__Description of the task__
Write out the text of every item below word for word, omitting the pictures.

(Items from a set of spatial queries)

━━━━━━━━━━

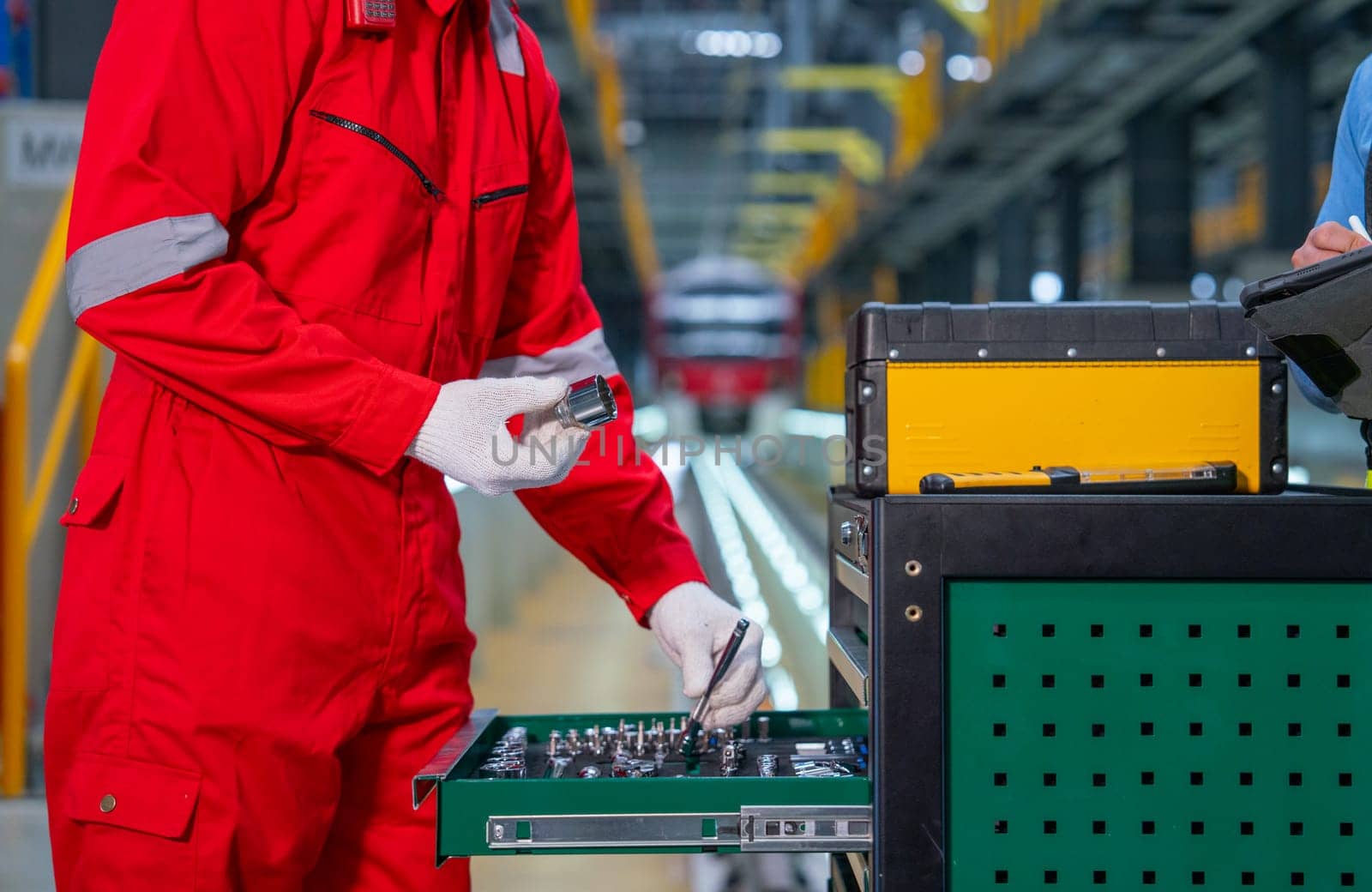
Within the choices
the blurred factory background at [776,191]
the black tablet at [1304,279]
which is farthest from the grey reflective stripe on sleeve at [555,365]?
the blurred factory background at [776,191]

━━━━━━━━━━

__Completed task__
Within the choices
the blurred factory background at [776,191]
the black tablet at [1304,279]
which is farthest from the grey reflective stripe on sleeve at [555,365]?
the blurred factory background at [776,191]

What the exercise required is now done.